The information set forth under the caption "Management's
Discussion and Analysis of Financial Condition and Results of
Operations" of the 1999 Annual Report to Shareholders is
incorporated herein by reference.

"Safe Harbor" Statements under the U. S. Private Securities
Litigation Reform Act of 1995:  Some statements in the 1999
Annual Report are forward-looking and actual results may differ
materially from those stated.  In addition to the factors
discussed, among the other factors that may affect actual results
are water demand and supply, the effect of economic conditions,
interest-rate movements, and technological difficulties and
changes in governmental regulations, including those of the
Pennsylvania Public Utilities Commission.  Investors are also
directed to consider other risks and uncertainties discussed in
documents filed by the Company with the Securities and Exchange
Commission.

Item 7A.  Quantitative and Qualitative Disclosures About
          Market Risk.

The Company does not use derivative financial instruments for
speculative trading purposes.  The Company's operations are
exposed to market risks primarily as a result of changes in
interest rates and foreign currency exchange rates.  This
exposure to these market risks relates to the Company's debt
obligations under its lines of credit.  Loans granted under these
lines bear interest based upon the prime or LIBOR rate plus basis
points.  The Company has not entered into financial instruments
such as interest rate swaps or interest rate lock agreements.
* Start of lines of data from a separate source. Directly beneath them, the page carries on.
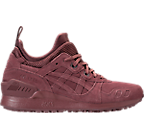 Men's Asics Tiger GEL-Lyte MT Casual Shoes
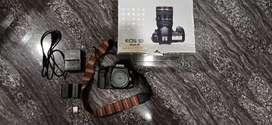 Canon 5d mark3 pakka condion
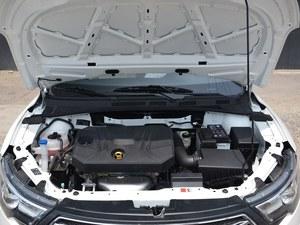 保定一汽奔腾B30最高现金优惠达0.5万元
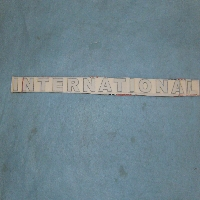 International Decal 26 1/4 Long X 1 1/2 Tall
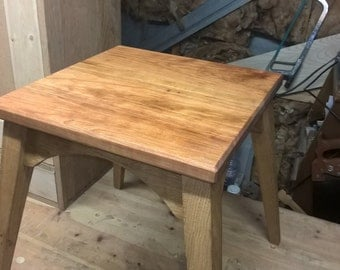 Side Table handmade solid oak and CHERRY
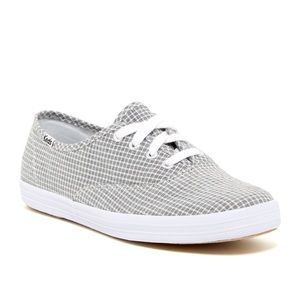 Keds Champion Seersucker Canvas Sneaker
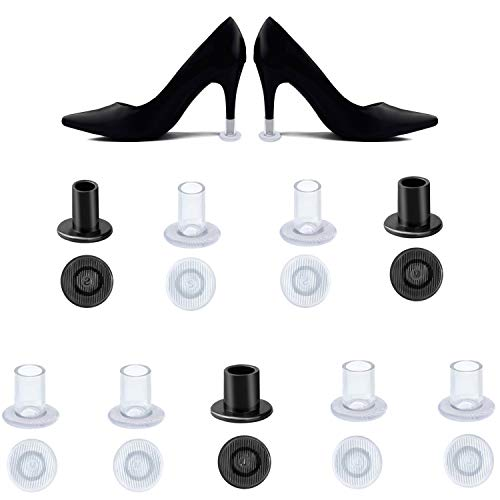 HBselect 9 Pares Talón Protector Tapas Talla S M L Protectores Tacones Transparentes Negro Protectores para Zapatos Tacon Mujer
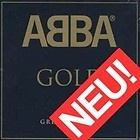 EUR 10,95 - ABBA - Gold Greatest Hits (CD) - http://www.wowdestages.de/eur-1095-abba-gold-greatest-hits-cd/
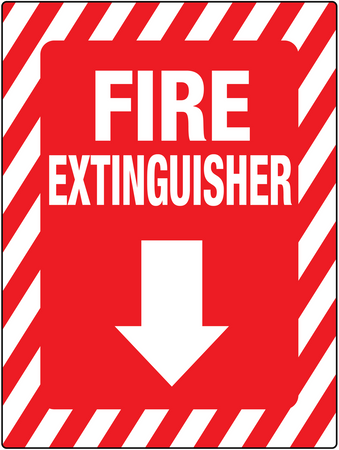 Fire Extinguisher Below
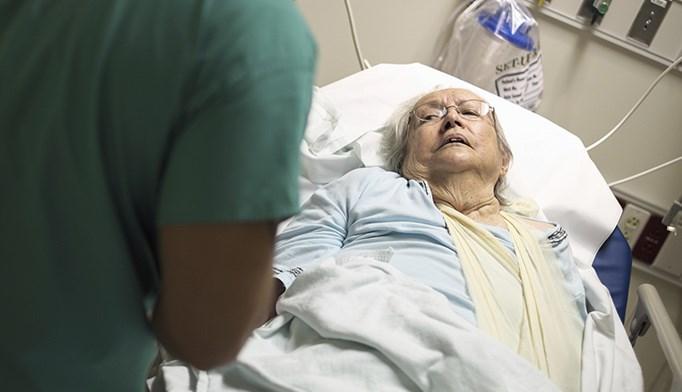 W. Va nursing home appeals $90 million malpractice verdict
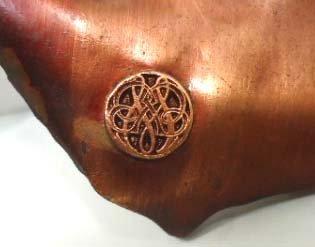 103: Vtg Bergamot Brass Works & Linden Leaf Buckles - 5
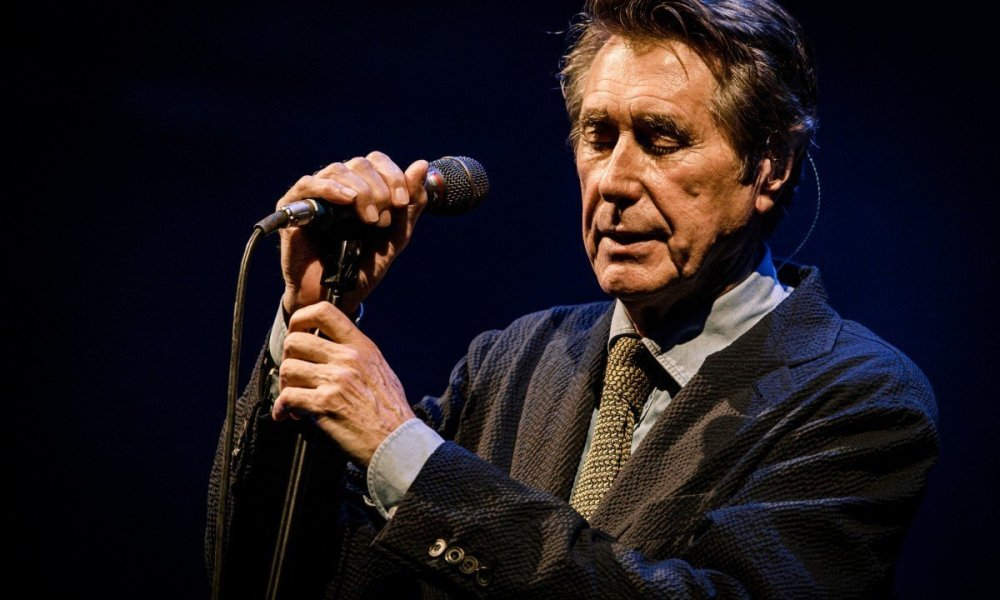 Bryan Ferry @ The Anthem in Washington, DC on August 13th, 2019
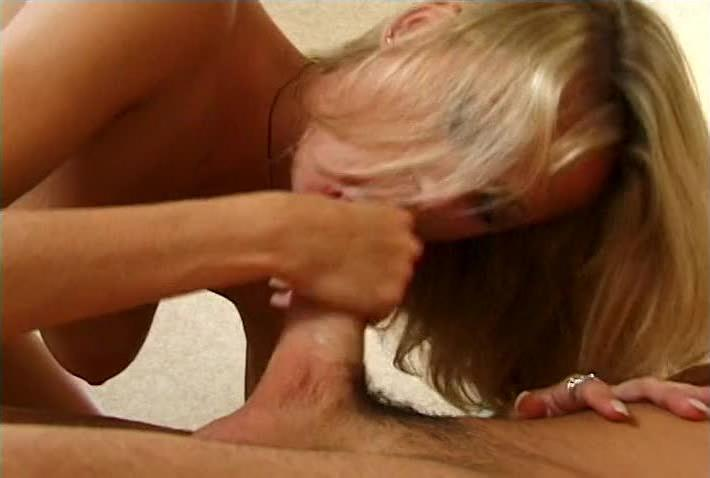 Nasty Nymphos 29 (Anabolic Video) Screenshot 3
The Company's 4.40% Industrial Development Authority Revenue
Refunding Bonds Series 1994 have a mandatory tender date of May
15, 2004.  The 5% Series 1995 bonds have mandatory tender dates
of June 1, 2000 and June 1, 2005.  The Company is required to
purchase any unremarketed 1994 and 1995 bonds, despite the rate.

Item 8.  Financial Statements and Supplementary Data.

The following financial statements set forth in the 1999 Annual
Report to Shareholders are incorporated herein by reference:

  Balance Sheets as of December 31, 1999 and 1998       Page 12
  Statements of Income for Years Ended December 31,
    1999, 1998 and 1997                                 Page 13
  Statements of Shareholders' Investment for Years
    Ended December 31, 1999, 1998 and 1997              Page 13
  Statements of Cash Flows for Years Ended
    December 31, 1999, 1998 and 1997                    Page 14
  Notes to Financial Statements                         Page 15

  Independent Auditors' Report                          Page 21

Except for the above financial data and the information specified
under Items 5, 6 and 7 of this report, the 1999 Annual Report to
Shareholders is not deemed to be filed as part of this report.
Selected quarterly financial data are not presented because the
Company does not meet the tests set forth in Item 302 (a)(5) of
Regulation S-K.

Item 9.  Changes in and Disagreements with Accountants on
         Accounting and Financial Disclosure.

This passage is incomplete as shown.